Growth in Indian steel output is expected to outpace that of domestic demand in 2024 – more so for flats than for longs. Hence, mill stocks may rise beyond current highs, squeezing margins, as export sales are not expected to increase sharply.
Jittery demand outlook for 2024 due to general elections
2023 has been a healthy year for Indian steel market, with CRU forecasting a 7% y/y growth in domestic consumption. The key driver for this growth has been the strong construction activity aided by higher related public expenditure, although private sector investment growth has been relatively modest.

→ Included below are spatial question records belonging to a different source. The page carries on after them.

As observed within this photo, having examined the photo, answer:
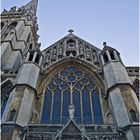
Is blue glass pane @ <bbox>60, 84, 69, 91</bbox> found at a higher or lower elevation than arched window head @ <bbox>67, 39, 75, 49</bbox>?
lower

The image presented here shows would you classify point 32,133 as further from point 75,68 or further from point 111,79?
point 75,68

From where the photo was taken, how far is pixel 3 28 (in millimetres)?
24781

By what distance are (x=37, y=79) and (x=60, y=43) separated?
21.0 feet

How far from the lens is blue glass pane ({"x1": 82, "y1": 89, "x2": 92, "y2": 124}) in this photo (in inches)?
528

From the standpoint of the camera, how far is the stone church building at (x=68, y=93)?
11.0m

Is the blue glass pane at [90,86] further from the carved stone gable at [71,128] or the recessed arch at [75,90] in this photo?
the carved stone gable at [71,128]

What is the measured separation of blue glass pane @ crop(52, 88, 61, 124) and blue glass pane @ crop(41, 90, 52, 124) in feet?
1.07

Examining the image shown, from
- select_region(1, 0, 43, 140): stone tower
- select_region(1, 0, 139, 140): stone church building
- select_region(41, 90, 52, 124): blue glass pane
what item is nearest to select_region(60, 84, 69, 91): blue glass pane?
select_region(1, 0, 139, 140): stone church building

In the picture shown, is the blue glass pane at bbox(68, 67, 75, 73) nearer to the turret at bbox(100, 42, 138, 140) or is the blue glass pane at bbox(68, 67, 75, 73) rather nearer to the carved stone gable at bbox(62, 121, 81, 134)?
the turret at bbox(100, 42, 138, 140)

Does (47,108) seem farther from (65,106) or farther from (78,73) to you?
(78,73)

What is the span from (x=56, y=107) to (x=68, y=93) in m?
1.42

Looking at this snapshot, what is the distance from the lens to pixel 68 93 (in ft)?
50.0

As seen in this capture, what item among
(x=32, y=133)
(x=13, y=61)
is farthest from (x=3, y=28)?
(x=32, y=133)

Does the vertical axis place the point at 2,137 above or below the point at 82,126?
Result: below
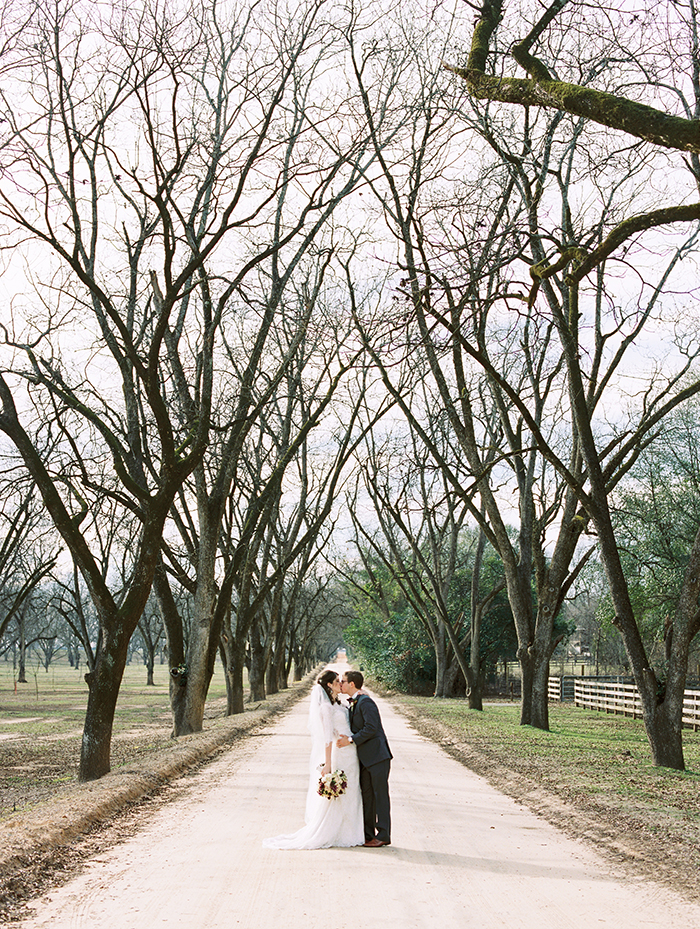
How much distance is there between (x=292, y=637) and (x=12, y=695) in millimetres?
15737

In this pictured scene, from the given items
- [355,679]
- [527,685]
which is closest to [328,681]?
[355,679]

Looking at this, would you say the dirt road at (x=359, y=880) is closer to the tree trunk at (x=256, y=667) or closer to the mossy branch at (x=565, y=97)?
the mossy branch at (x=565, y=97)

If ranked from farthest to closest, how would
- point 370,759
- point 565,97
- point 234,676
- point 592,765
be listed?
1. point 234,676
2. point 592,765
3. point 370,759
4. point 565,97

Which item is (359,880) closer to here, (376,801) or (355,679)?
(376,801)

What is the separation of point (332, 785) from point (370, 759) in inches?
17.5

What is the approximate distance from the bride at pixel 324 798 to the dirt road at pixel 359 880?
0.49 feet

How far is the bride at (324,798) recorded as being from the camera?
754 centimetres

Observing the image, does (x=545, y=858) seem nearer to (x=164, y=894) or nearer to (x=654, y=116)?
(x=164, y=894)

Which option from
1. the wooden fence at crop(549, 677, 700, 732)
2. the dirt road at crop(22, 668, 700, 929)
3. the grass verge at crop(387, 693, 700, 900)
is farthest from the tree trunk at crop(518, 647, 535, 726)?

The government has increased capital expenditure (or capex) prior to the upcoming general elections in mid-2024 and, hence, facilitated growth in steel consumption.

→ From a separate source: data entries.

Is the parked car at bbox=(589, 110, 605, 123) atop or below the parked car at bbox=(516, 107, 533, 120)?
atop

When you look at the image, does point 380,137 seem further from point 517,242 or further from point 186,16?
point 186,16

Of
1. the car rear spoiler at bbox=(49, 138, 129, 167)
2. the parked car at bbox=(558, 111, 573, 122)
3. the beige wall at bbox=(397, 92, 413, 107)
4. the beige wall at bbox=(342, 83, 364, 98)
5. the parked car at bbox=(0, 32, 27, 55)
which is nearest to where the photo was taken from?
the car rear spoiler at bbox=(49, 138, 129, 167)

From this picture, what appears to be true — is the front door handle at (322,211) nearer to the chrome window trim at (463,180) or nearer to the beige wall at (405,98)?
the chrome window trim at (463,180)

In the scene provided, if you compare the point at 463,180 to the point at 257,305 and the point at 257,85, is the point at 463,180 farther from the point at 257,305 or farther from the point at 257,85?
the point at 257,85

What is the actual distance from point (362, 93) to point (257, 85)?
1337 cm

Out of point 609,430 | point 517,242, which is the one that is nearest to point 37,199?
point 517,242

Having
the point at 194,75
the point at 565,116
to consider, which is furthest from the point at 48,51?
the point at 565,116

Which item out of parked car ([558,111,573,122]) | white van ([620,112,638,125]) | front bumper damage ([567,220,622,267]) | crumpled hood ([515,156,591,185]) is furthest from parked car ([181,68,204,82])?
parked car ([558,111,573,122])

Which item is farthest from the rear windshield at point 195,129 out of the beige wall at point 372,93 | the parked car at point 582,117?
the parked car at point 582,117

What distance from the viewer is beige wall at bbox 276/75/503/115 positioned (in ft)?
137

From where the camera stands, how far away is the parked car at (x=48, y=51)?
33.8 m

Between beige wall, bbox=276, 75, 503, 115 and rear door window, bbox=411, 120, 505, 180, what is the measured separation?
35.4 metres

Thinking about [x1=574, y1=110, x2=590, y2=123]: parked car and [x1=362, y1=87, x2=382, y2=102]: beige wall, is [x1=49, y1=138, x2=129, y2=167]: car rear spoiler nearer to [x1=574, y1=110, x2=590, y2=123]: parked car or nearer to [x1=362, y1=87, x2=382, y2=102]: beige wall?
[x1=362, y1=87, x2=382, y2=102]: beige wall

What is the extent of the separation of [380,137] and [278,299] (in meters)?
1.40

This government capex-led steel demand growth is not expected to sustain in 2024, particularly during 2024 H1 because of an expected reduction in government construction spending during the 2024 general elections. This will cause longs demand to reduce y/y, particularly during H1 (see chart below). Nevertheless, manufacturing activity is expected to stay resilient and keep supporting demand for flat steel, although at a slower pace than in 2023.
Supply growth will outpace demand, causing rise in stocks
While demand is expected to register a modest growth in 2024, the same is not true for supply – more so for flats than for longs. The Indian steelmaking industry is currently in the midst of significant capacity expansions, some of which are coming on stream or ramping up in 2024. The fact that most of this incremental capacity is being added through the BF-BOF based steelmaking route means that output cuts in a low demand scenario will be very limited or very expensive. A slower ramp-up of the already commissioned plants and a delay in commissioning of other plants can help ease some of the supply pressures.

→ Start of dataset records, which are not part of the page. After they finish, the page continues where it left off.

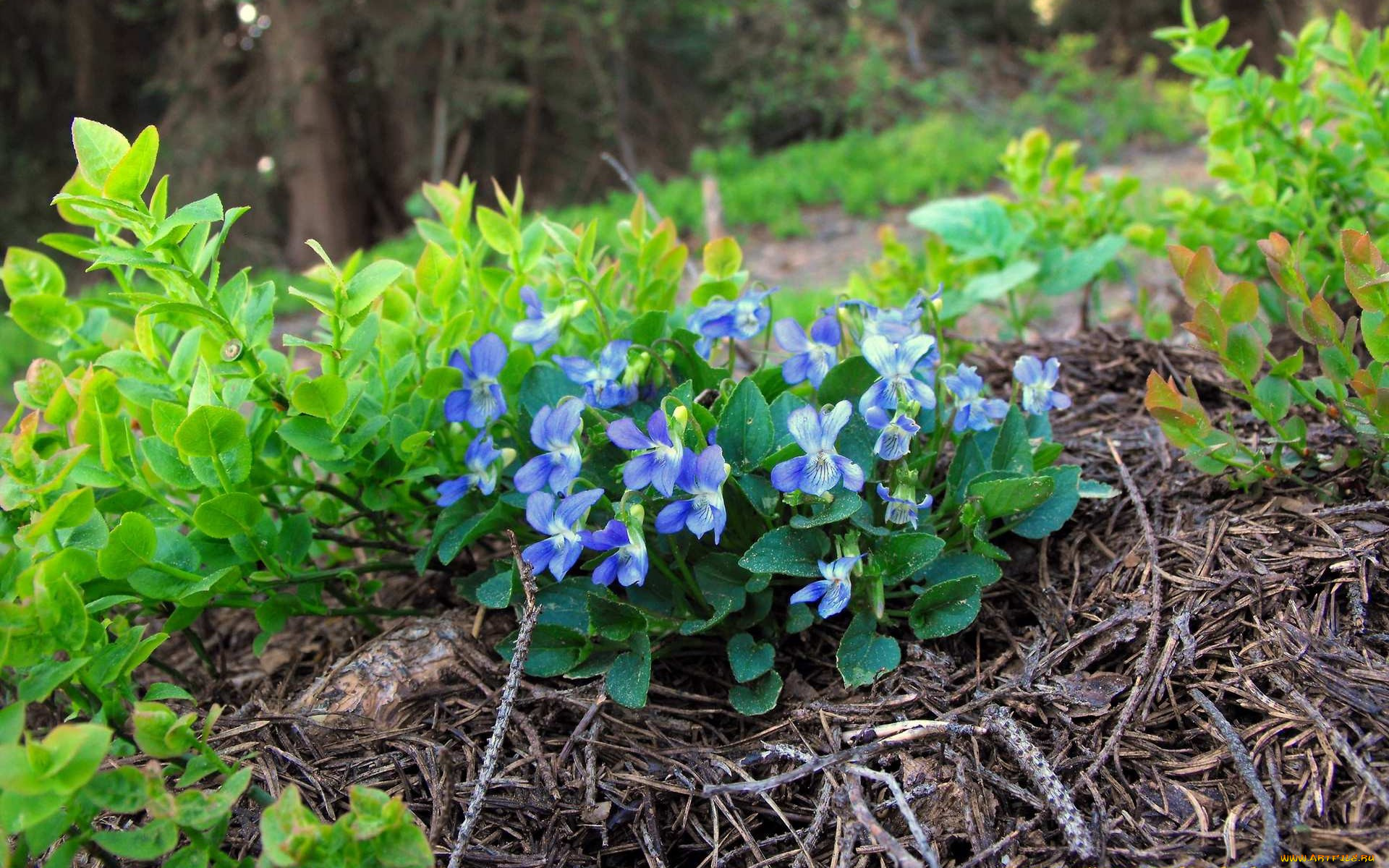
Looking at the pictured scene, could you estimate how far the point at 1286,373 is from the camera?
1.37 meters

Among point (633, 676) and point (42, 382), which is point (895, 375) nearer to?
point (633, 676)

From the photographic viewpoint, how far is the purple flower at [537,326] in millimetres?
1488

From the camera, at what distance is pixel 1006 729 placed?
1149 mm

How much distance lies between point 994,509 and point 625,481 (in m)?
0.56

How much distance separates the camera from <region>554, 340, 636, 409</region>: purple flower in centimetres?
143

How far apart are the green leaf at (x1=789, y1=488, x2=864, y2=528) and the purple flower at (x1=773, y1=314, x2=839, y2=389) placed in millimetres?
241

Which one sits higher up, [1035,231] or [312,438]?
[312,438]

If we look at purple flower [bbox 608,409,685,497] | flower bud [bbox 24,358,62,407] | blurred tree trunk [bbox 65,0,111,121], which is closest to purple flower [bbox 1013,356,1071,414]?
purple flower [bbox 608,409,685,497]

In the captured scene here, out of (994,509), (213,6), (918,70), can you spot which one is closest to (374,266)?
(994,509)

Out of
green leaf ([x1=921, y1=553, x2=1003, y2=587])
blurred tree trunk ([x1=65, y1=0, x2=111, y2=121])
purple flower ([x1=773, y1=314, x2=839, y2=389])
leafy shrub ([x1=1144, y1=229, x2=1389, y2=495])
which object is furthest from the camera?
blurred tree trunk ([x1=65, y1=0, x2=111, y2=121])

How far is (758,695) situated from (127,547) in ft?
2.89

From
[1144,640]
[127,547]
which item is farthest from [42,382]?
[1144,640]

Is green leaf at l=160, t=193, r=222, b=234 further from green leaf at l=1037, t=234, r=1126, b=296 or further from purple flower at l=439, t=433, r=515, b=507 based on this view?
green leaf at l=1037, t=234, r=1126, b=296

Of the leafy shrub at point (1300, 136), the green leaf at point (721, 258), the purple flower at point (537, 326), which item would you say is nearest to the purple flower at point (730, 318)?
the green leaf at point (721, 258)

We do not expect a significant increase in Indian exports in 2024 due to intense price competition and shift in preference among some importers towards low-emissions steel. Therefore, Indian domestic steel inventory is expected to rise from current levels (see chart below) and put added supply side pressure on domestic prices – particularly for flat steel products. Steelmakers will need to explore new strategies to boost exports and manage excessive stocks.
Producers of steel longs are better positioned to control stocks vis-à-vis flat steel producers. This is because most of Indian longs output is through the electric arc furnace and induction furnace (EAF/IF)-based steelmaking routes, allowing higher flexibility in managing output. Therefore, despite a projected lower demand growth for longs compared to flats in 2024, supply-demand dynamics are expected to be more balanced for longs than flats during the year. Nevertheless, longs inventory of BF-BOF based mills is also at risk of growing in 2024 because of reduced project sales and strong price competition from EAF/IF mills in the spot market.